In particular, Stevens said that the large numbers of women, young people and people of color in the new Democratic majority contrasted poorly with the Republican minority, which was almost uniformly whiter and older.
"The visuals of new House should send a shiver through anyone who cares about future of [the Republican] Party," Stevens wrote. "One side looks like America and our future, the other looks like Board meeting of [a] 1950’s corporation. A basic law of politics: be for the future not [the] past. There’s more of it."
Stevens went on to point out that Republicans before the mid-1960s routinely won sizable minorities of black voters -- until Barry Goldwater made attacks on civil rights legislation a centerpiece of his presidential campaign.

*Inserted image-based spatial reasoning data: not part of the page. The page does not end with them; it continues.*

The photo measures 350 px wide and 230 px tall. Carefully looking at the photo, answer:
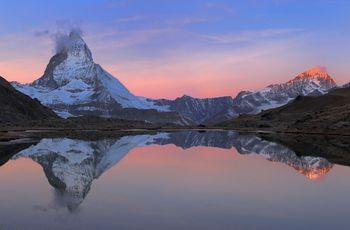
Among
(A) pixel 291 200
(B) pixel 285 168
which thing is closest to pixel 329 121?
(B) pixel 285 168

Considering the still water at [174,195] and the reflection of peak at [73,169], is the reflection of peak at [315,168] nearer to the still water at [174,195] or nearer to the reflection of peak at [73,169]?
the still water at [174,195]

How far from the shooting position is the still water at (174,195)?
28.0 m

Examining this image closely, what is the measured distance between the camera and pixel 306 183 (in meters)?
46.2

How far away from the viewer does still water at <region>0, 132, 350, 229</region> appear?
91.7 ft

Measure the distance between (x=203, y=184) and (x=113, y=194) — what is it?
30.9 ft

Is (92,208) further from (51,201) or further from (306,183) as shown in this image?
(306,183)

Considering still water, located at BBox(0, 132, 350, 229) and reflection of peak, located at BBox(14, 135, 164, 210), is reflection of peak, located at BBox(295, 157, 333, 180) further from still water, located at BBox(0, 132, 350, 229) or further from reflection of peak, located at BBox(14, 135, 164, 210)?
reflection of peak, located at BBox(14, 135, 164, 210)

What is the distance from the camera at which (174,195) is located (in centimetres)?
3738

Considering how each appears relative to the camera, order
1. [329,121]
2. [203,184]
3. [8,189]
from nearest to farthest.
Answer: [8,189]
[203,184]
[329,121]

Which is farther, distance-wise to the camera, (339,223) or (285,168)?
(285,168)

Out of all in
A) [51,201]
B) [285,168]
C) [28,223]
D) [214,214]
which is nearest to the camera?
[28,223]

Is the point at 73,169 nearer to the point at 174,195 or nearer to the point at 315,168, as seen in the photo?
the point at 174,195

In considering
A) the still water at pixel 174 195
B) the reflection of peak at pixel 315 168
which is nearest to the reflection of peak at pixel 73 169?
the still water at pixel 174 195

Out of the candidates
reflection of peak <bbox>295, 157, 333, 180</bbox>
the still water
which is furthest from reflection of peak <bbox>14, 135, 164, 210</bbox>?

"Republican presidential candidates routinely got 30-35% of black vote before 1964," he wrote. "Then fell of a cliff. Why? Civil Rights. Actions have consequences. The Trump led vitriol against Mexicans & brown people is not likely to be forgotten anytime soon."
Stevens also pointed out that Republican Govs. Charlie Baker of Massachusetts and Larry Hogan of Maryland both easily won their reelection bids despite running in deep-blue states.
"But instead of studying and learning from their success, national R Party basically ignores them," he wrote. "Crazy."